# Chris Rhodes Week 8

For today's lab we will working out of the Bioinformatics for Dummies 2nd edition book performing selected activities from Chapters 2, 4, 5, and 6 but modifying the protocols to apply to the current website formats and the use of HIV-1 gp120.

## In Class Activities

Retrieving Protein Sequences

• The protein retrieved in this exercise is HIV-1 gp120. It was found by going to ExPASy and searching "HIV gp120 envelope protein" using the UniProtKB database, but verified independent gp120 protein could not be found. The gp120 protein sequence was instead taken from an entry of gp160 which contains the gp120 sqeuence. The UniProtKB entry of the gp160 protein used is found here and the sequence of the gp120 protein, shown as the highlighted residues within the gp160 protein sequence, is found here http://www.uniprot.org/blast/?about=P04578[33-511] -> This address couldn't be properly hyperlinked due to the [33-511] text causing problems with the linking format.
• The fasta form of the gp120 protein sequence was retrieved from the entry page and is shown here:
>sp|P04578|33-511
KLWVTVYYGVPVWKEATTTLFCASDAKAYDTEVHNVWATHACVPTDPNPQEVVLVNVTENFNMWKNDMVEQMHEDIISL
WDQSLKPCVKLTPLCVSLKCTDLKNDTNTNSSSGRMIMEKGEIKNCSFNISTSIRGKVQKEYAFFYKLDIIPIDNDTTSY
KLTSCNTSVITQACPKVSFEPIPIHYCAPAGFAILKCNNKTFNGTGPCTNVSTVQCTHGIRPVVSTQLLLNGSLAEEEVVI
QFGNNKTIIFKQSSGGDPEIVTHSFNCGGEFFYCNSTQLFN

• From the list of gp160 proteins found when searching for gp120 in the first step 5 sequences were chosen to be used in the multiple retrieval exercise.

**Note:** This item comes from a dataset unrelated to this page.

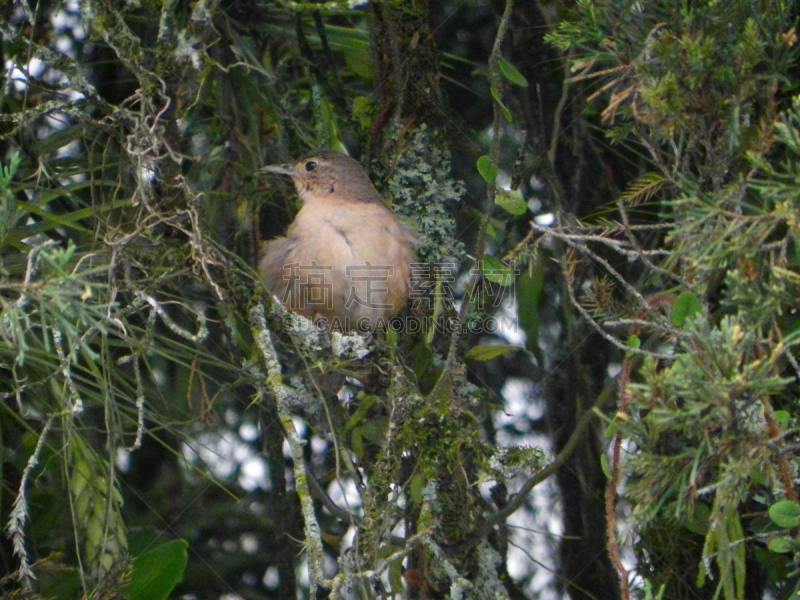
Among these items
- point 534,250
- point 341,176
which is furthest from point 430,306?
point 534,250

The UniProt ID numbers of the 5 sequences are P04578, P03377, P03375, P35961, and P05877. From the options for downloading the sequences I chose the FASTA format, the txt version of the combined sequence FASTA file can be found here

• As with the first activity a UniProt verified gp120 protein could not be found so I will be working with the gp160 entry instead.
• The UniProt entry of the gp160 protein used can be found here
• The entry itself is very in-depth and contains a lot of information. Some of the major features of the entry include:
• The protein name along with the names of the proteins that result from the cleavage of the original protein
• The protein sequence, source organism, and in this case the viral host.
• In-depth description of known functions and mechanisms of function.
• Known Secondary Structure and ontologies
• References to the studies and labs used to create all the information found in the UniProt protein entry.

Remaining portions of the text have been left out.